§ **Task set**:
**a)** Translate this sentence from the superintendent competencies text into Spanish: "Gone are the days when a superintendent could operate in secrecy or in a vacuum."
**b)** In the superintendent competencies text, which two traits does the fifth competency area say a superintendent must demonstrate in leading the school district?
**c)** List every action that, according to the superintendent competencies text, research reports superintendents and boards must do.

§ **Source text**:

[Begin]

Least surprising is the third item, which deals with ensuring that financial, human, and material resources are being directed appropriately. Especially in Illinois, where the state’s financial situation is questionable, board presidents’ concern in this area makes sense. Perhaps the only surprise is that it did not receive the highest mean rating. On the other hand, the fact that it was not is also somewhat encouraging, showing that board presidents are still concerned with academic achievement and overall high expectations. It’s not surprising that Illinois school board presidents rated knowledge of human and fiscal resources as critical, however, and one school board president gave specific advice:

“I would say the ability to understand the finances of the school and to succinctly relay that information to the board, allowing the board members to intelligently make financial decisions.”

4. Developing, monitoring, and sustaining effective teamwork among administrators, teachers, parents, and school board members

The fourth competency area was related to the superintendent’s responsibility for developing, monitoring, and sustaining teamwork among various constituencies. Schools have certainly shifted from a “closed door” scenario to one in which teachers work in team situations. Administrators must work with teachers, parents, and school board members in order to effectively run a school district with all of the challenges existing in today’s educational environment. One Illinois school board president put it this way:

“I think the single most important skill that a superintendent needs is a strong sense of teamwork, openness, and collaboration. Our board is only effective because everyone is willing to listen; no one person has all the right ideas. It is very important for board members and superintendents to fully understand their roles. The superintendent needs to let the board set the strategic direction and the vision, and the board needs to let the superintendent run the show and stay out of the proverbial weeds.”

5. Demonstrating self-confidence and transparency in leading the school district

The final item among the top five is the need for a superintendent to demonstrate self-confidence and transparency in leading the school district. Both traits are extremely important in today’s world. Much can be accomplished by a superintendent with the skills to remain calm and with the ability to reassure staff, parents, and community the district is on an even keel and on the correct path. The transparency issue is somewhat related to the previously mentioned skills in teamwork. Gone are the days when a superintendent could operate in secrecy or in a vacuum. Today, most individuals are more inspired by openness and invitational behavior. One Illinois school board president noted that superintendents who can master the following will likely demonstrate self-confidence and transparency:

“The ability to problem solve so that after hearing multiple seemingly dissimilar points of view, the superintendent can pull out the common threads to identify something that most or all can accept … Techniques for handling rogue board members (I’m sure there must be some), the thought process behind when it is worth taking a principled stand and losing a vote, when it’s OK to accept a 4-3 win, and when it is better to rework a proposal to get 6-1 or 7-0 even if it takes more time.”

The results were clear that school board presidents value superintendent expertise in all items included in the survey. As in all complex undertakings, and especially those that involve developing and sustaining board/superintendent relationships, the devil is in the details. Research also reports that superintendents and boards must do the following:

  • Pay close attention to shared vision based upon high student achievement;
  • Monitor not only progress of efforts to raise student achievement but also the processes used by superintendents and boards to increase student learning;
  • Tend to the professional development needs of educators throughout the district as well as their own; and
  • Allocate resources strategically.

[End]

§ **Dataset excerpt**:
[Begin]

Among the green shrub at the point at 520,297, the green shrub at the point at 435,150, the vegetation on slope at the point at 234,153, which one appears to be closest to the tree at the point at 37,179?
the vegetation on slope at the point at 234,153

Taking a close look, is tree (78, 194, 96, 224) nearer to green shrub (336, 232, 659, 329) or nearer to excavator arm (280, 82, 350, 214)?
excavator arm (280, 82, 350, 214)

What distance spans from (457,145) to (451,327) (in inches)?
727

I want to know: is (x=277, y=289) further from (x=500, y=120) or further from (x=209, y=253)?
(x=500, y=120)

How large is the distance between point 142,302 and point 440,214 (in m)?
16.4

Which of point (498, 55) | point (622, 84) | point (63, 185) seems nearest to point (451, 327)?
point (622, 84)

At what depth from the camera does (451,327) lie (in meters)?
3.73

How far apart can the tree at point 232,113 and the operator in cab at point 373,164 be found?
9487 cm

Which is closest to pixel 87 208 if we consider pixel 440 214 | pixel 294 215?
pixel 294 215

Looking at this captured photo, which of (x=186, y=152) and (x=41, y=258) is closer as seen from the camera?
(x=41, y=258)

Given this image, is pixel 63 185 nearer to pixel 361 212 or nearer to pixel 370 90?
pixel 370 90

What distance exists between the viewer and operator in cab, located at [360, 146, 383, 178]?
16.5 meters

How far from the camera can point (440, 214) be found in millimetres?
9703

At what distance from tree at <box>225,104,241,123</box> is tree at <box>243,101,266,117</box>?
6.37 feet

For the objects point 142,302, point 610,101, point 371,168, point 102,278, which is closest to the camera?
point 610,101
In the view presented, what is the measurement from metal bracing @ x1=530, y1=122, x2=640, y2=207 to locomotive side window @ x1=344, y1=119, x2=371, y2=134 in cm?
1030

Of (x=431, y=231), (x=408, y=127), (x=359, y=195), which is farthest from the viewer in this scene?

[End]

§ **Answers**:
**a)** Atrás quedaron los días en que un superintendente podía actuar en secreto o en el vacío.

**b)** Self-confidence and transparency.

**c)**
- Pay close attention to shared vision based upon high student achievement
- Monitor not only progress of efforts to raise student achievement but also the processes used by superintendents and boards to increase student learning
- Tend to the professional development needs of educators throughout the district as well as their own
- Allocate resources strategically